I think the most frustrating part about getting platitudes is that it makes me feel as if no one is actually listening, or worse, that they just want me to shut up and stop making them have to be aware of the problems.  They want to continue with the illusion that everything is going to be fine and that everything is ultimately fixable, and I'm an inconvenience to that illusion.

I recognize that the intentions are good, which is why most of the time, I just smile and nod and accept the message as its intended, as an expression of caring and good wishes, even when it is painful.  But of late, I haven't had the energy for that and I'm sorry for those who have gotten hit by my temper.

Friday, 17 November 2017

Sick Days

Last night ended up involving a stomach bug and a lot of laundry, so today is now a sick day.

The question I usually have as a parent: my kid usually isn't curl up and sleep sick, so what do I do?  And now I have an answer: media reviews.

I'm allowing Nathan to watch TV on Netflix and Crave, whatever he wants (within appropriate content limits) but at the end of each show, he's got to write a 3-4 sentence review of the show or movie.  Practice with his handwriting and composition, which he needs.

I can even see this working somewhat for Alex, though I'd probably have to make it more like a questionnaire.

We'll see how it works out.

Thursday, 16 November 2017

More Managing Depression

Last night, I caught myself falling into old patterns with Nathan.  He's always had a tendency to the dramatic, so I've tried to discourage him from grand gestures of self-punishment (I won't watch the movie and then you'll be sorry kind of thing).

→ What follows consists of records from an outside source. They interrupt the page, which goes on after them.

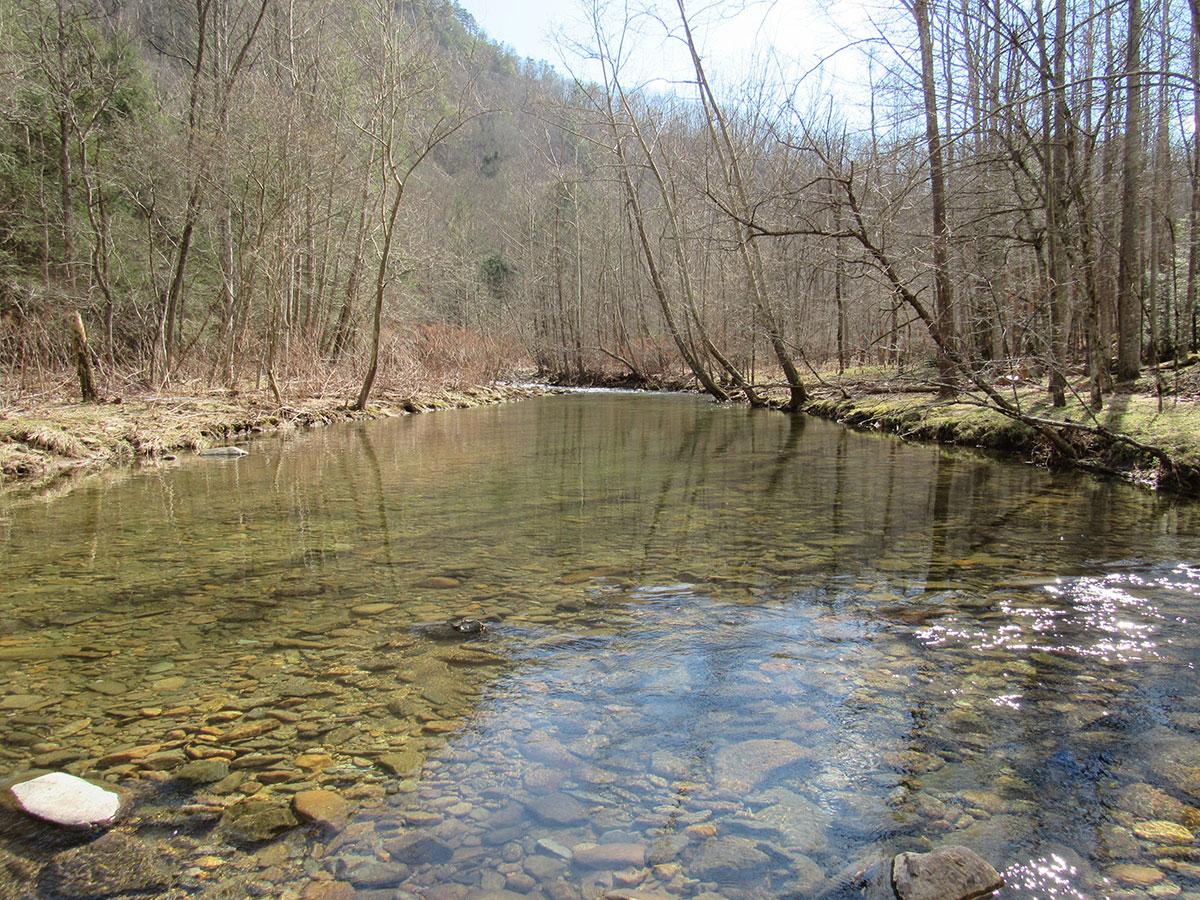 spring-creek
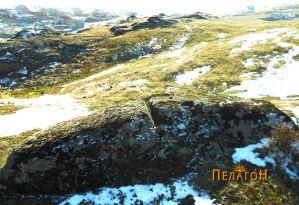 Култивирана карпа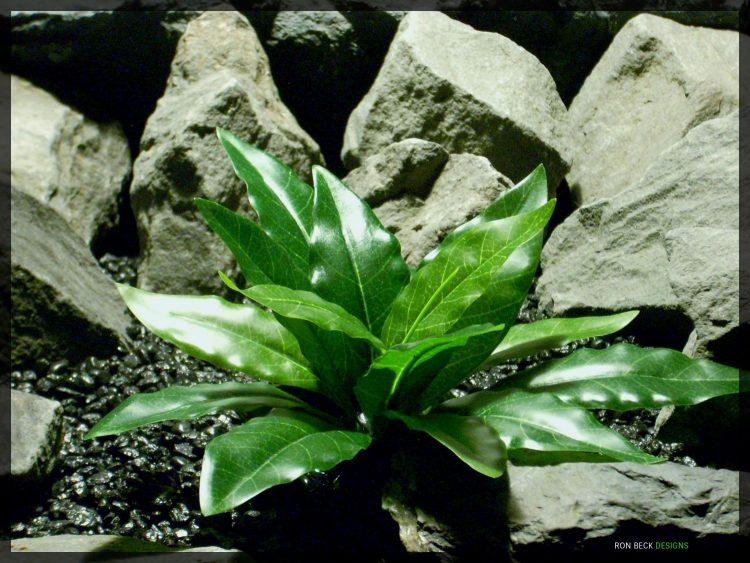 Artificial Bird of Paradise Leaves - Silk Reptile habitat Plant - srp342 2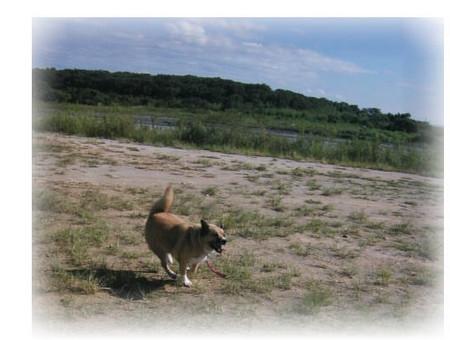 秋の河原を走るハルの写真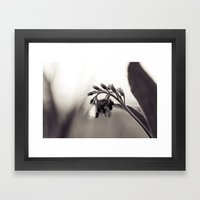 Field Dragon Framed Art Print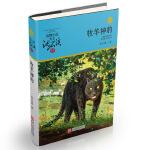 动物小说大王沈石溪・品藏书系:牧羊神豹(升级版)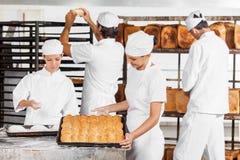 Baker που εξετάζει τα ψημένα ψωμιά στο αρτοποιείο Στοκ Φωτογραφίες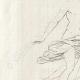 DETAILS 02 | Apollo and Daphne - Gian Lorenzo Bernini - Galleria Borghese - Rome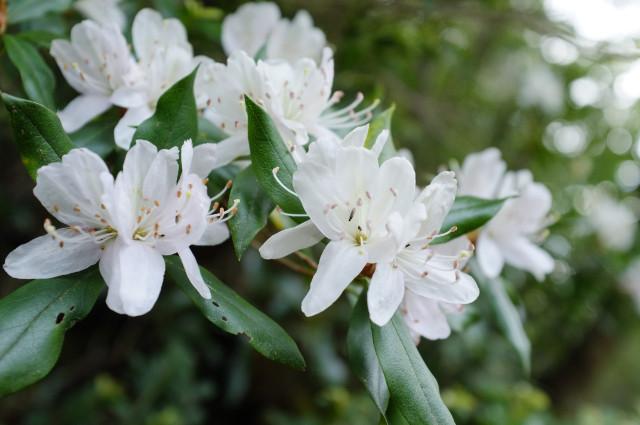 屋久島の植物、サクラツツジ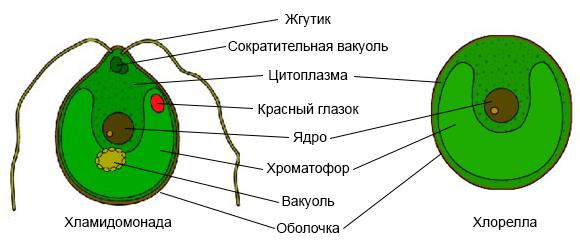 Хламидомонада особенности строения, общая характеристика, значение в биологии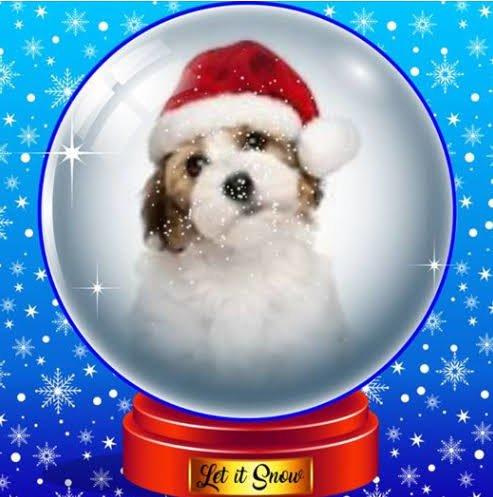 Christmas Snow Globe Profile Frame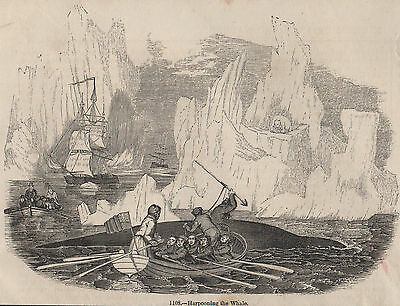 Genuine C1845 Print Whale Hunting Harpoon Whaling Fishery Oil Arctic Ocean Sea A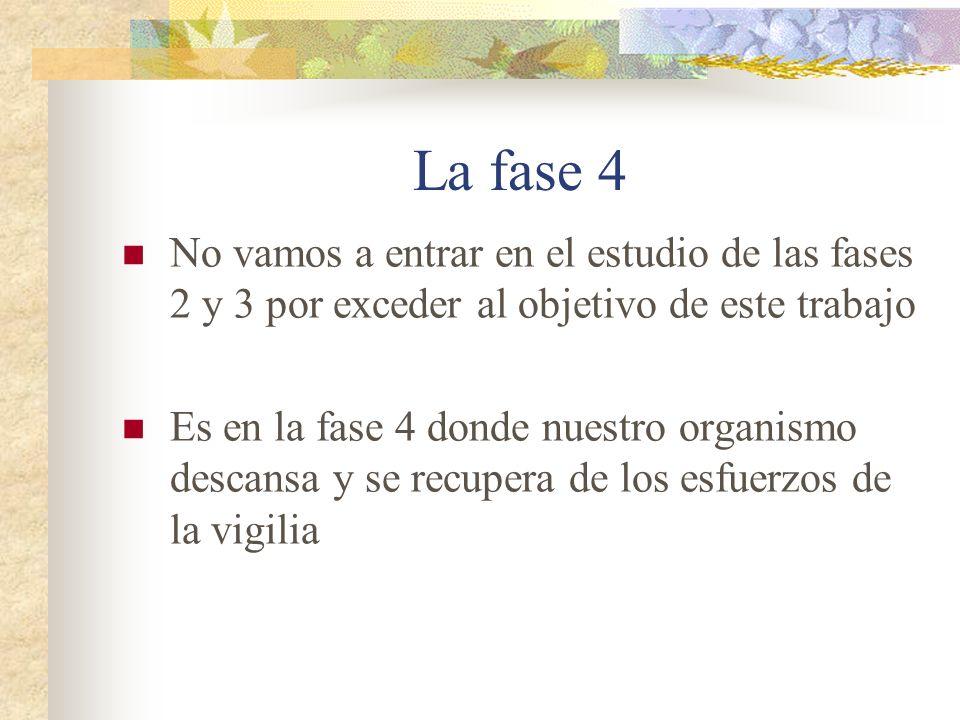 La fase 4 No vamos a entrar en el estudio de las fases 2 y 3 por exceder al objetivo de este trabajo.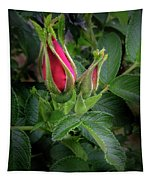 Red Rugosia Bud Tapestry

We were finishing up the bedtime routine and Nathan had been increasingly agitated during his shower.  Dave got frustrated and told Nathan to dry himself.  Nathan got upset, saying he didn't know how to do it (not true, but his perfectionism anxiety can come up when he's stressed).  Dave explained: take the towel, rub it on the wet spot until your skin is dry, repeat until there's no more wet spots.

Nathan responded: But what if the dog is wet?

This is the point where we both lost our tempers somewhat.  Dave left and I scolded Nathan.  I told him that this is why it was hard for us to teach him things and trust him when he asked questions, because when he asked pointless questions like the dog one, it showed us that he wasn't interested in our answers, only in wasting our time and delaying what needed to be done.  (Not my finest parenting moment, but could have been worse.)

Nathan stomped off to his room to get his pajamas and then shouted that he wasn't going to see a Text From Superheroes because he didn't deserve it.  (He had already been told that we couldn't do a video because he'd taken so long in coming upstairs for bed and getting ready for his shower.)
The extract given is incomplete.